__ACTIVITY LIST__.
(1) From the patch thread, reproduce verbatim the passage starting at "OK for the trunk?" and ending at "the cheaper check.".
(2) What new test file does the patch thread add?
(3) In the patch thread, why does the reviewer ask that has_single_use be checked first?

(Beginning of TEXT EXCERPT)

Re: [PATCH] Generate fused widening multiply-and-accumulate operations only when the widening multiply has single use

2013-10-23 Thread Yufeng Zhang

Hi,

Thank you both for the reviewing.  I've updated the patch and also added 
a test (to the gcc.dg to avoid duplication).  I'll commit the patch shortly.


Thanks,
Yufeng

gcc/

* tree-ssa-math-opts.c (convert_plusminus_to_widen): Call
has_single_use () and not do the conversion if has_single_use ()
returns false for the multiplication result.

gcc/testsuite/

* gcc.dg/wmul-1.c: New test.


On 10/23/13 10:42, Richard Biener wrote:

On Tue, Oct 22, 2013 at 12:01 AM, Yufeng Zhang  wrote:

Hi,

This patch changes the widening_mul pass to fuse the widening multiply with
accumulate only when the multiply has single use.  The widening_mul pass
currently does the conversion regardless of the number of the uses, which
can cause poor code-gen in cases like the following:

typedef int ArrT [10][10];

void
foo (ArrT Arr, int Idx)
{
   Arr[Idx][Idx] = 1;
   Arr[Idx + 10][Idx] = 2;
}

On AArch64, after widening_mul, the IR is like

   _2 = (long unsigned int) Idx_1(D);
   _3 = Idx_1(D) w* 40;<
   _5 = Arr_4(D) + _3;
   *_5[Idx_1(D)] = 1;
   _8 = WIDEN_MULT_PLUS_EXPR;<
   _9 = Arr_4(D) + _8;
   *_9[Idx_1(D)] = 2;

Where the arrows point, there are redundant widening multiplies.

Bootstrap successfully on x86_64.

The patch passes the regtest on aarch64, arm and x86_64.

OK for the trunk?


if (!is_widening_mult_p (rhs1_stmt,&type1,&mult_rhs1,
-&type2,&mult_rhs2))
+&type2,&mult_rhs2)
+  || !has_single_use (rhs1))

please check has_single_use first, it's the cheaper check.

Ok with that change (and possibly a testcase).

Thanks,
Richard.




Thanks,
Yufeng

p.s. Note that x86_64 doesn't suffer from this issue as the corresponding
widening multiply accumulate op is not available on the target.

(End of TEXT EXCERPT)
(Beginning of DATA SEGMENT)

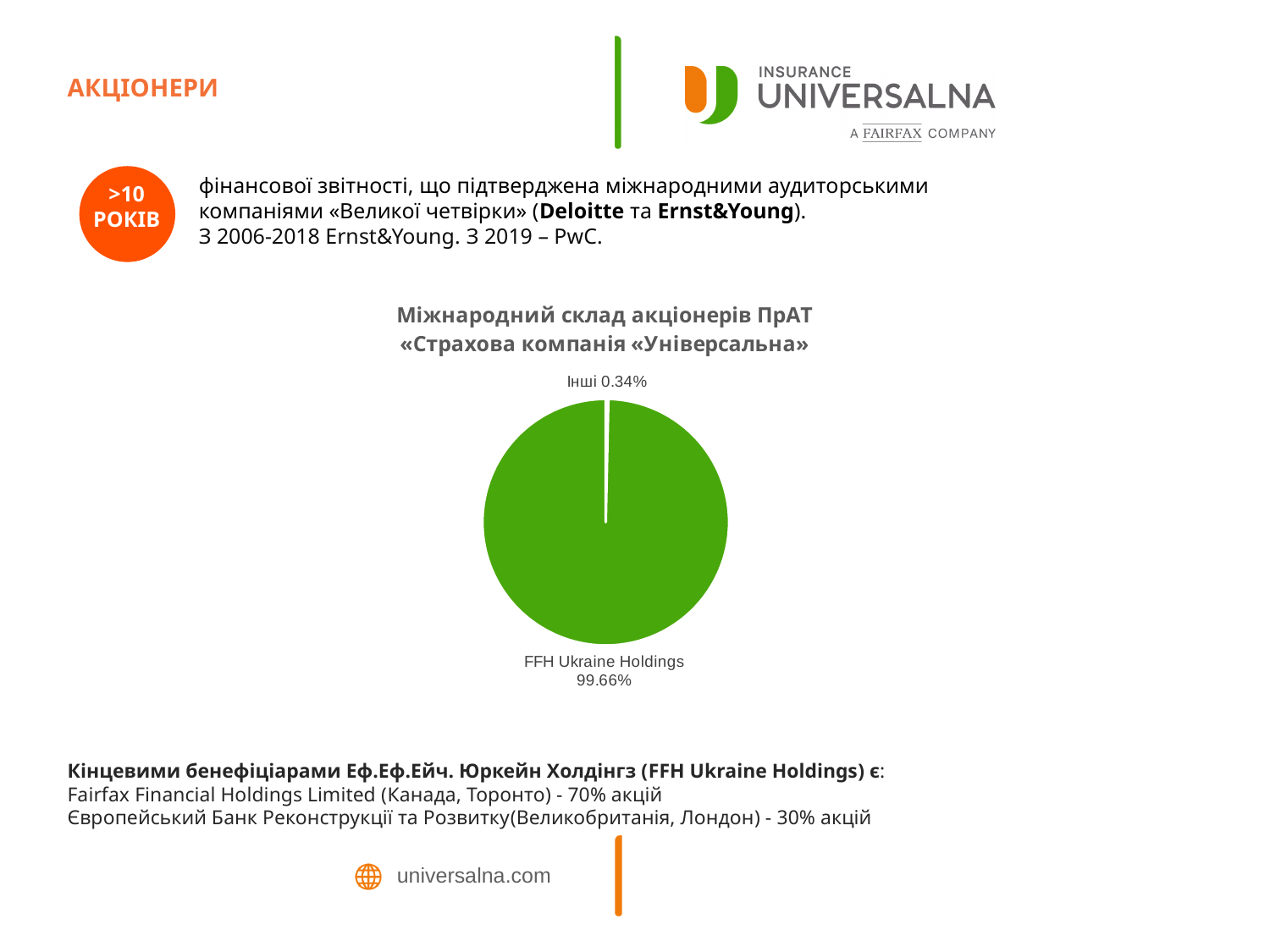
What share of the pie does the slice labelled Інші hold? 0.34% What colour is the FFH Ukraine Holdings slice of the pie chart? green Which slice of the pie chart is the largest? FFH Ukraine Holdings What share of the pie does FFH Ukraine Holdings hold? 99.66% What is the difference in percentage points between the FFH Ukraine Holdings slice and the Інші slice? 99.32 What kind of chart is shown on the slide? pie chart How many slices does the pie chart have? 2 Which is larger, the FFH Ukraine Holdings slice or the Інші slice? FFH Ukraine Holdings Which slice of the pie chart is the smallest? Інші What is the title of the pie chart? Міжнародний склад акціонерів ПрАТ «Страхова компанія «Універсальна» What is the total of the two slice percentages shown on the pie chart? 100%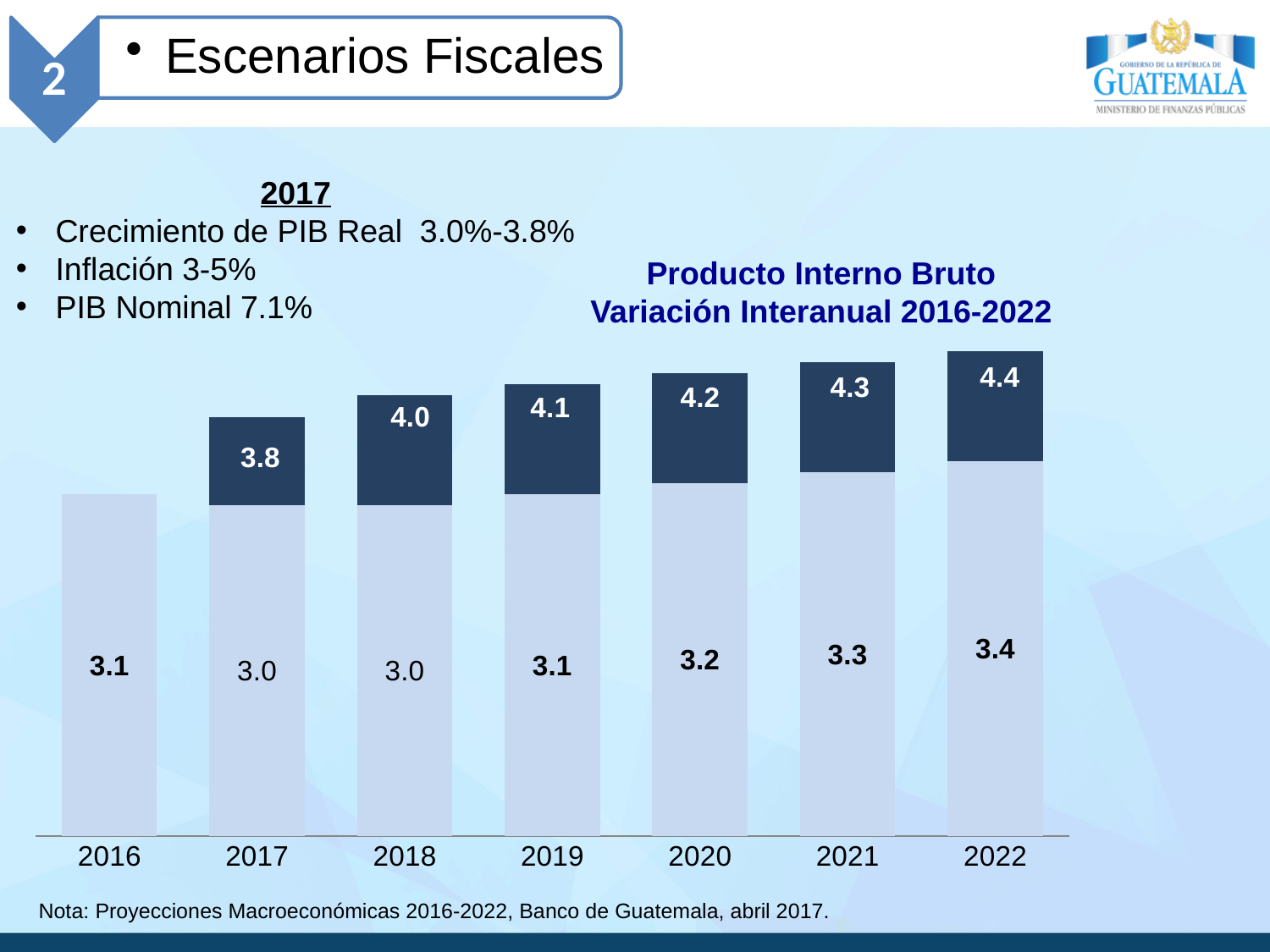
What is the value shown in the dark blue segment of the bar for 2022? 4.4 What is the difference between the dark blue value for 2022 and the dark blue value for 2017? 0.6 Is the light blue value for 2021 larger or smaller than the light blue value for 2018? larger What type of chart is shown on the slide? bar chart What is the value shown in the light blue segment of the bar for 2016? 3.1 Which year has the highest value in the dark blue segment? 2022 Do the dark blue values rise or fall from 2017 to 2022? rise What is the value shown in the light blue segment of the bar for 2020? 3.2 Which years have the lowest value in the light blue segment? 2017 and 2018 How many years are shown on the x axis of the chart? 7 What is the value shown in the dark blue segment of the bar for 2017? 3.8 What is the title of the chart? Producto Interno Bruto Variación Interanual 2016-2022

(End of DATA SEGMENT)

__ANSWERS TO THE EXERCISES__.
(1)
OK for the trunk?


if (!is_widening_mult_p (rhs1_stmt,&type1,&mult_rhs1,
-&type2,&mult_rhs2))
+&type2,&mult_rhs2)
+  || !has_single_use (rhs1))

please check has_single_use first, it's the cheaper check.

(2) gcc.dg/wmul-1.c

(3) The reviewer says has_single_use is the cheaper check. It should therefore come first in the condition, ahead of the is_widening_mult_p call.